Checking if the tree is balanced at a node

A function isBalancedAtNode is defined which takes a node as an argument and returns true if the difference between the height of its left and right subtrees is lesser than or equal to 1. Else, it returns false.

    def isBalancedAtNode(self, node):
        if abs(self.sizeOfSubtree(node.left) - self.sizeOfSubtree(node.right)) <= 1:
            return True
        return False

Calculating the height of a given subtree

A function sizeOfSubtree is defined which takes a node as argument. It calculates the height of the right and left subtrees of that node recursively, adds 1 to the result and returns it.

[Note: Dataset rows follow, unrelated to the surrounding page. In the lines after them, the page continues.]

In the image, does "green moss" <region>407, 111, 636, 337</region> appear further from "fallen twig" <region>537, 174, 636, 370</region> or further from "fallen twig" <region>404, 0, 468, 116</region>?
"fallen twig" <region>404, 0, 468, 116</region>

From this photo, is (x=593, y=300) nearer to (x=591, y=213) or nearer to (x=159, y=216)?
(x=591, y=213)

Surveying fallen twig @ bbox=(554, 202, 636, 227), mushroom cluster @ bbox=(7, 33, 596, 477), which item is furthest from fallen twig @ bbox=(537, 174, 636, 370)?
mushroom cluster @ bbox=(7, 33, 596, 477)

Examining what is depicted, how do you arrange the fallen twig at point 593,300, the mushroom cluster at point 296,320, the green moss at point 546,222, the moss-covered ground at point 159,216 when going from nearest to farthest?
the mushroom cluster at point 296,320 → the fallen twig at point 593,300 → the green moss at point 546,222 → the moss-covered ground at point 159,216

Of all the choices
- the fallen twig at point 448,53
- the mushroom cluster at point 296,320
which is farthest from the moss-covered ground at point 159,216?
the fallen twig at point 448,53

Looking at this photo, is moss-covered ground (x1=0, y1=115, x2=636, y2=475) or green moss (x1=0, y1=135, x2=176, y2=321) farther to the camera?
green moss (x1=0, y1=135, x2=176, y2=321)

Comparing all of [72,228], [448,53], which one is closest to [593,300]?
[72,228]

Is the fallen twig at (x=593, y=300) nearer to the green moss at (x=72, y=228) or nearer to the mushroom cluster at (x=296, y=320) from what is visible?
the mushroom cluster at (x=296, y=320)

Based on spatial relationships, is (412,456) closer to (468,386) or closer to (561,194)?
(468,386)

    def sizeOfSubtree(self, node):
        if node == None:
            return 0
        return 1 + self.sizeOfSubtree(node.left) + self.sizeOfSubtree(node.right)

Rebalancing the tree

We define a function rebalance which is used to rebalance the tree once a scapegoat is found. Under this, we define a function flatten which converts the tree into an array. The left subtree of the root , the root and its right subtree are appended into the array as per the given order.

    def rebalance(self, root):
        def flatten(node, nodes):
            if node == None:
                return
            flatten(node.left, nodes)
            nodes.append(node)
            flatten(node.right, nodes)

Building a tree from the array

A function buildTreeFromSortedList is defined which takes the array, the atarting and end indices as arguments and builds a tree from the list using binary search and assigning the mid value in the list as the tree's root.

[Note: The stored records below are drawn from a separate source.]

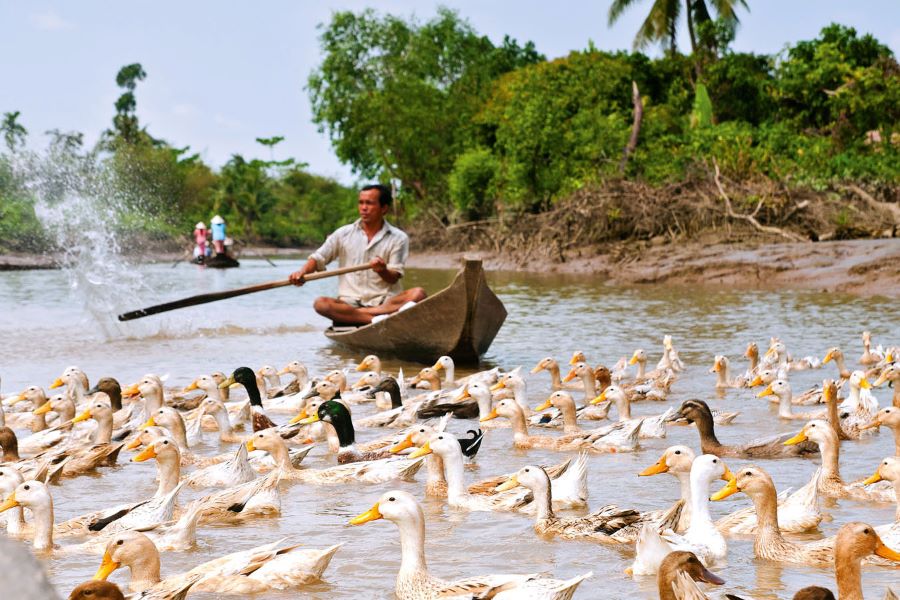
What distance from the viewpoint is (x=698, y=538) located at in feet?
16.6

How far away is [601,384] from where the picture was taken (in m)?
10.6

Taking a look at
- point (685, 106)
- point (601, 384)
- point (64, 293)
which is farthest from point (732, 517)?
point (685, 106)

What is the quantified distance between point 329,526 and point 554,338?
9.52 meters

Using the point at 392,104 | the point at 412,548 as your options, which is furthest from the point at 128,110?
the point at 412,548

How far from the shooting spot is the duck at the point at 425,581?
13.8ft

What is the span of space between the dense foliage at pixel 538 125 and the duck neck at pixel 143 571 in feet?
79.7

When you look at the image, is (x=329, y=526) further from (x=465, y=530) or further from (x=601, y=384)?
(x=601, y=384)

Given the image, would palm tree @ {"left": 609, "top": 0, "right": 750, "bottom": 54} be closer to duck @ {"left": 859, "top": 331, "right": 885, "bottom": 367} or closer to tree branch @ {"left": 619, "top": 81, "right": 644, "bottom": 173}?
tree branch @ {"left": 619, "top": 81, "right": 644, "bottom": 173}

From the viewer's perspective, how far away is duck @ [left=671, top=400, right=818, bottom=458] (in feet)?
23.7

        def buildTreeFromSortedList(nodes, start, end):
            if start > end:
                return None
            mid = int(math.ceil(start + (end - start) / 2.0))
            node = Node(nodes[mid].key)
            node.left = buildTreeFromSortedList(nodes, start, mid-1)
            node.right = buildTreeFromSortedList(nodes, mid+1, end)
            return node

Deleting a node

When we delete a node from a scapegoat tree, four cases are possible. Let x be the node to be deleted. Then,

  1. x might be a leaf node.
  2. x might only have a right child
  3. x might only have a left child
  4. x might have both the children.

In the first case, the node is deleted as it is. In the second and third cases, the deleted node is replaced by its only successor.

In the fourth case, we find the minimum node of x's right subtree and substitute it in place of x.The function to find the minimum value node is given below:

def minimum(self, x):
        while x.left != None:
            x = x.left
        return x

The code for the delete function is as follows.

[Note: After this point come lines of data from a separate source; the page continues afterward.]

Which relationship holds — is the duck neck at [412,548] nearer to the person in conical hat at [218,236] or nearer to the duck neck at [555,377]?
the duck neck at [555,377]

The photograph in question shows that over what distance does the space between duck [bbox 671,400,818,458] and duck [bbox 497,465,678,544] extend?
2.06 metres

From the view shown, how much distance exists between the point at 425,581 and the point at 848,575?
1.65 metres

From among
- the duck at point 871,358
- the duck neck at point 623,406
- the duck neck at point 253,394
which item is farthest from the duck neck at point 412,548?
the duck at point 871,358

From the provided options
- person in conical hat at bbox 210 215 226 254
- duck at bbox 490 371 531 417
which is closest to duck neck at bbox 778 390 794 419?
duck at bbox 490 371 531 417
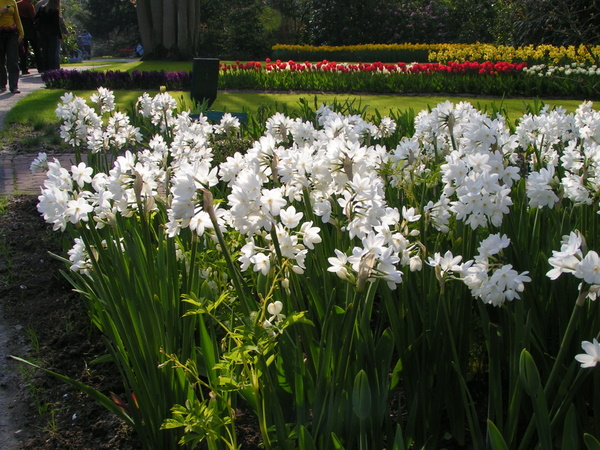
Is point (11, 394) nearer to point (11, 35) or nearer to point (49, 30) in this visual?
point (11, 35)

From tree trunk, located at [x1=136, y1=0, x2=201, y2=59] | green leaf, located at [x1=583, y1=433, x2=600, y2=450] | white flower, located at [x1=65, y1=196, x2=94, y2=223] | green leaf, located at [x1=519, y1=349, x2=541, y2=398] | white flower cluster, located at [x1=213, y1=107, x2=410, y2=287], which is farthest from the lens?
tree trunk, located at [x1=136, y1=0, x2=201, y2=59]

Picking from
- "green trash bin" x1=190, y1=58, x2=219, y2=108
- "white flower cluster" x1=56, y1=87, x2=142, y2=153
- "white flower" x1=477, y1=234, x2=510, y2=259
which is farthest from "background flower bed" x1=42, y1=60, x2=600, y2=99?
"white flower" x1=477, y1=234, x2=510, y2=259

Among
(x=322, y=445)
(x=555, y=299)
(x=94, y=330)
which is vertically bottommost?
(x=94, y=330)

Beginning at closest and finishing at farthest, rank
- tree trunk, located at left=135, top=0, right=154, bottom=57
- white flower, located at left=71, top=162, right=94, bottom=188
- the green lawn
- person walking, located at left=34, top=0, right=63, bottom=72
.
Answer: white flower, located at left=71, top=162, right=94, bottom=188 → the green lawn → person walking, located at left=34, top=0, right=63, bottom=72 → tree trunk, located at left=135, top=0, right=154, bottom=57

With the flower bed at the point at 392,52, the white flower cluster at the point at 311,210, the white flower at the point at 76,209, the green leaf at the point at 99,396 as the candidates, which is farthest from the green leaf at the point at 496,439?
the flower bed at the point at 392,52

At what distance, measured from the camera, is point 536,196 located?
1897 mm

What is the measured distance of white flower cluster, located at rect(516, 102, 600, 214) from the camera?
6.15 ft

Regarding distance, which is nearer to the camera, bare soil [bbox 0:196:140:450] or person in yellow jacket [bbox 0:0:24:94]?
bare soil [bbox 0:196:140:450]

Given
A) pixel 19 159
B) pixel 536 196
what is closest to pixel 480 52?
pixel 19 159

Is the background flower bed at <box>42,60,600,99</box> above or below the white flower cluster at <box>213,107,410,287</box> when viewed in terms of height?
below

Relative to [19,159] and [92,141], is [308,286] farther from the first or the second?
[19,159]

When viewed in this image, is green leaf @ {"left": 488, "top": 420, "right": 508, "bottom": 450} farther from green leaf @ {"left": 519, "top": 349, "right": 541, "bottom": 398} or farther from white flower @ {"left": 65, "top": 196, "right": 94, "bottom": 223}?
white flower @ {"left": 65, "top": 196, "right": 94, "bottom": 223}

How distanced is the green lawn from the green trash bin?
40 centimetres

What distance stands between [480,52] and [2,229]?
1154 cm
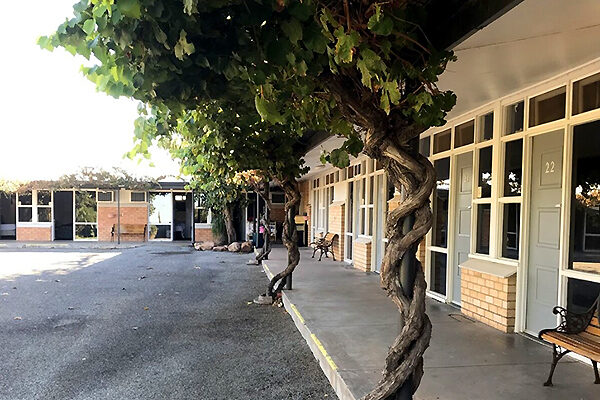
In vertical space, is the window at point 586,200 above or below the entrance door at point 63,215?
above

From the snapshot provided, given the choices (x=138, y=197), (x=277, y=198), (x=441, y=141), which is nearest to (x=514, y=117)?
(x=441, y=141)

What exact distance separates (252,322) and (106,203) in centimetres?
1673

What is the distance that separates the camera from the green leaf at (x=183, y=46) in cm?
183

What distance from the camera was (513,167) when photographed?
4.91m

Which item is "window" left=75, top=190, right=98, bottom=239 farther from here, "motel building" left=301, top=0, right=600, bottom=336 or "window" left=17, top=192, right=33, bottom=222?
"motel building" left=301, top=0, right=600, bottom=336

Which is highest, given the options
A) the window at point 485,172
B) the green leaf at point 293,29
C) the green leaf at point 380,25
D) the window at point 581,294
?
the green leaf at point 380,25

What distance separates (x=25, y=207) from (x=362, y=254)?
1829 centimetres

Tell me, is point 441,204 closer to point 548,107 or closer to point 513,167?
point 513,167

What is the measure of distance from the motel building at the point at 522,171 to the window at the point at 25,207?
67.4 ft

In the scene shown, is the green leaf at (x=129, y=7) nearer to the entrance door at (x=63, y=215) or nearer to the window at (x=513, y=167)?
the window at (x=513, y=167)

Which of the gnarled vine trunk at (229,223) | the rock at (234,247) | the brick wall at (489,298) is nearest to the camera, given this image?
the brick wall at (489,298)

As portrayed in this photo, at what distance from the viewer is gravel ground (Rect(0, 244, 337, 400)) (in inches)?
148

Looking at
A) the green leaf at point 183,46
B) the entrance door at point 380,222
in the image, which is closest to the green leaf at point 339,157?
the green leaf at point 183,46

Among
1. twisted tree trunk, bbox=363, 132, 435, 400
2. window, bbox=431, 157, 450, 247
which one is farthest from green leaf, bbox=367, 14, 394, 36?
window, bbox=431, 157, 450, 247
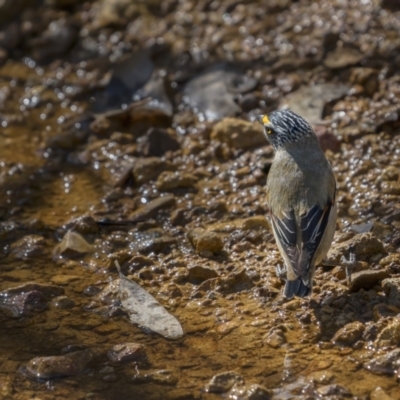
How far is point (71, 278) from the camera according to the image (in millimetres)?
7828

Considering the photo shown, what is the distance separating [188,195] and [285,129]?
1.36 m

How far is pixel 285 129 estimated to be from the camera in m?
8.26

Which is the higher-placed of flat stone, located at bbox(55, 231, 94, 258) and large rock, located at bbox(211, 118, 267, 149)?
large rock, located at bbox(211, 118, 267, 149)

    def delete(self, delete_me):
        node = self.root
        parent = None
        is_left_child = True
        # find the node, keep track of the parent, and side of the tree
        while node.key != delete_me:
            parent = node
            if delete_me > node.key:
                node = node.right
                is_left_child = False
            else:
                node = node.left
                is_left_child = True

        successor = None
        # case 1
        if node.left == None and node.right == None:
            pass
        # case 2
        elif node.left == None:
            successor = node.right
        # case 3
        elif node.right == None:
            successor = node.left
        # case 4
        else:
            # find successor
            successor = self.minimum(node.right)
            # the successor is the node's right child -- easy fix
            if successor == node.right:
                successor.left = node.left
          

        # Replacing the node
        if parent == None:
            self.root = successor
        elif is_left_child:
            parent.left = successor
        else:
            parent.right = successor

        self.size -= 1
        if self.size < self.a * self.max_size:
            #print "Rebuilding the whole tree"
            self.root = self.rebalance(self.root, self.size)
            self.max_size = self.size

Complexity analysis

The insertion and searching in scapegoat tree has a complexity of O(log2(n)) as the new node's appropriate place is found using binary search. Scapegoat tree has a space complexity of O(n) where n is the number of nodes in the tree.

With this article at OpenGenus, you must have the clear idea about Scapegoat Tree. Enjoy.